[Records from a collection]
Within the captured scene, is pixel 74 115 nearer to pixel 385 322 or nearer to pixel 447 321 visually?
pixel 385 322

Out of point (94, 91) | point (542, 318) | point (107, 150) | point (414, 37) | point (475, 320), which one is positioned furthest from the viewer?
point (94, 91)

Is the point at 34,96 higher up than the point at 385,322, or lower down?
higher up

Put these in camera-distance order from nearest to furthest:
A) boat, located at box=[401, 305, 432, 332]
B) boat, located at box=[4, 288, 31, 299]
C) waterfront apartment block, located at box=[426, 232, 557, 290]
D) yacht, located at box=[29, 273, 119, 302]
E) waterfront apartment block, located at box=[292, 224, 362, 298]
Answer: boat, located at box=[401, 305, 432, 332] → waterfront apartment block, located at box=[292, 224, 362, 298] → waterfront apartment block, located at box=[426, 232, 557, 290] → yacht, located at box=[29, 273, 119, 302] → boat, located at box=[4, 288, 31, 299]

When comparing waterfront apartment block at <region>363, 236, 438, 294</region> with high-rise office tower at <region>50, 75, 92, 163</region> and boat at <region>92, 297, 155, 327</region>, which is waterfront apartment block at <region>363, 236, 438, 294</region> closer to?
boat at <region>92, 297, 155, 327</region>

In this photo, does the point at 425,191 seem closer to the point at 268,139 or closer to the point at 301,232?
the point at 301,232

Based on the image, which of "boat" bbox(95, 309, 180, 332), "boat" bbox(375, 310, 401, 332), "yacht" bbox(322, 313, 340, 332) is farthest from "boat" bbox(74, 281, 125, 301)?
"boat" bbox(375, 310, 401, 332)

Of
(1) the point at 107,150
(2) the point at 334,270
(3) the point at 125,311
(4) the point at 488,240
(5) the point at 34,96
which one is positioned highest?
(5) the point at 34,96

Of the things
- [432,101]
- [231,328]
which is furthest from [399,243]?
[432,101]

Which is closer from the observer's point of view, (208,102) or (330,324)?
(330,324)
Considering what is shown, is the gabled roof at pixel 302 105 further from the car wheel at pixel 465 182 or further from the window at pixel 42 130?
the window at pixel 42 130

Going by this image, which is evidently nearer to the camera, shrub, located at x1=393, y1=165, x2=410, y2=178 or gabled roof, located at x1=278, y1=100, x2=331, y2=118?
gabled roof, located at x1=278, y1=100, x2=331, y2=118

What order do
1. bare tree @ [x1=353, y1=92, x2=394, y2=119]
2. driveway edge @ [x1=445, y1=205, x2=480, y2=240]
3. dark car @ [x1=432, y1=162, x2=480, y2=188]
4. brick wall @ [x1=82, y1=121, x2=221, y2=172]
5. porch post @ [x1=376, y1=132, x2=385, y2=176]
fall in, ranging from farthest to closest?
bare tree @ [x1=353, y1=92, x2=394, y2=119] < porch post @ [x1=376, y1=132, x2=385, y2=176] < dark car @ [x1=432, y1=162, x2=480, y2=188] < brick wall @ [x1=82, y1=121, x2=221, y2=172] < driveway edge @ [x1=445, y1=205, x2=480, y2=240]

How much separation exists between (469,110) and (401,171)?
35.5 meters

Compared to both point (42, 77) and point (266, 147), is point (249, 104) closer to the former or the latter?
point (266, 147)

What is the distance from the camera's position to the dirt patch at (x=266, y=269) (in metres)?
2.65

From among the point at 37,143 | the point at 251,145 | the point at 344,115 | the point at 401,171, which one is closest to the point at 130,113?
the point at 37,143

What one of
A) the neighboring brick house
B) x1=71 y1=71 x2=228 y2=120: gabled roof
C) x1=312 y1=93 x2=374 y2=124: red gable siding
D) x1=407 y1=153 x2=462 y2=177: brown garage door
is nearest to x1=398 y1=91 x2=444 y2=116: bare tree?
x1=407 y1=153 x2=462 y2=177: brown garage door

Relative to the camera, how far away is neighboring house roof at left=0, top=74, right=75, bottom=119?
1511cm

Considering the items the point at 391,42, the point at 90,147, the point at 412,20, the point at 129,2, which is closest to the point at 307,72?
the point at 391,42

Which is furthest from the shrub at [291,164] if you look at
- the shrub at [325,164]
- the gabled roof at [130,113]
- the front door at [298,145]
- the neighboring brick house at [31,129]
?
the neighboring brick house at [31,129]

Work to do: Rewrite the lines above, replacing "high-rise office tower" with "tall office building" and leaving everything else unchanged.

The answer:
Within the captured scene, is pixel 74 115 nearer to pixel 385 322 or nearer to pixel 447 321 visually?
pixel 385 322

Out of point (94, 91) | point (542, 318) | point (107, 150) | point (414, 37) | point (475, 320), which one is positioned furthest from the viewer?
point (94, 91)

Is the point at 34,96 higher up than the point at 385,322, or lower down?
higher up

Put these in camera-distance order from nearest to furthest:
A) boat, located at box=[401, 305, 432, 332]
B) boat, located at box=[4, 288, 31, 299]
C) waterfront apartment block, located at box=[426, 232, 557, 290]
D) yacht, located at box=[29, 273, 119, 302]
E) waterfront apartment block, located at box=[292, 224, 362, 298]
Answer: boat, located at box=[401, 305, 432, 332] → waterfront apartment block, located at box=[292, 224, 362, 298] → waterfront apartment block, located at box=[426, 232, 557, 290] → yacht, located at box=[29, 273, 119, 302] → boat, located at box=[4, 288, 31, 299]

When comparing waterfront apartment block at <region>363, 236, 438, 294</region> with tall office building at <region>50, 75, 92, 163</region> and boat at <region>92, 297, 155, 327</region>, which is waterfront apartment block at <region>363, 236, 438, 294</region> closer to?
boat at <region>92, 297, 155, 327</region>

In this photo, does the point at 425,191 seem closer to the point at 268,139 or closer to the point at 301,232?
the point at 301,232

Based on the image, which of "boat" bbox(95, 309, 180, 332), "boat" bbox(375, 310, 401, 332), "yacht" bbox(322, 313, 340, 332) is farthest from "boat" bbox(74, 281, 125, 301)?
"boat" bbox(375, 310, 401, 332)

Of
(1) the point at 107,150
(2) the point at 334,270
(3) the point at 125,311
(4) the point at 488,240
(5) the point at 34,96
which one is positioned highest?
(5) the point at 34,96

Of the things
- [432,101]
- [231,328]
which is furthest from [399,243]?
[432,101]

Which is closer from the observer's point of view, (208,102) or (330,324)?
(330,324)
Considering what is shown, is the gabled roof at pixel 302 105 further from the car wheel at pixel 465 182 or further from the window at pixel 42 130?
the window at pixel 42 130

Going by this image, which is evidently nearer to the camera, shrub, located at x1=393, y1=165, x2=410, y2=178 or gabled roof, located at x1=278, y1=100, x2=331, y2=118?
gabled roof, located at x1=278, y1=100, x2=331, y2=118

What order do
1. bare tree @ [x1=353, y1=92, x2=394, y2=119]
2. driveway edge @ [x1=445, y1=205, x2=480, y2=240]
3. dark car @ [x1=432, y1=162, x2=480, y2=188]
4. brick wall @ [x1=82, y1=121, x2=221, y2=172]
5. porch post @ [x1=376, y1=132, x2=385, y2=176]
fall in, ranging from farthest to closest?
bare tree @ [x1=353, y1=92, x2=394, y2=119] < porch post @ [x1=376, y1=132, x2=385, y2=176] < dark car @ [x1=432, y1=162, x2=480, y2=188] < brick wall @ [x1=82, y1=121, x2=221, y2=172] < driveway edge @ [x1=445, y1=205, x2=480, y2=240]

How much separation exists between (469,110) and (401,171)?
35.5 meters

Compared to both point (42, 77) and point (266, 147), is point (249, 104) closer to the former or the latter?
point (266, 147)

What is the distance from the camera's position to the dirt patch at (x=266, y=269) (in metres)?
2.65

From among the point at 37,143 | the point at 251,145 | the point at 344,115 | the point at 401,171, which one is closest to the point at 130,113?
the point at 37,143

What one of
A) the neighboring brick house
B) x1=71 y1=71 x2=228 y2=120: gabled roof
C) x1=312 y1=93 x2=374 y2=124: red gable siding
D) x1=407 y1=153 x2=462 y2=177: brown garage door
is nearest to x1=398 y1=91 x2=444 y2=116: bare tree?
x1=407 y1=153 x2=462 y2=177: brown garage door

Relative to the camera, how far away is neighboring house roof at left=0, top=74, right=75, bottom=119?
1511cm

Considering the items the point at 391,42, the point at 90,147, the point at 412,20, the point at 129,2, which is closest to the point at 307,72?
the point at 391,42

Which is furthest from the shrub at [291,164] if you look at
- the shrub at [325,164]
- the gabled roof at [130,113]
- the front door at [298,145]
- the neighboring brick house at [31,129]
?
the neighboring brick house at [31,129]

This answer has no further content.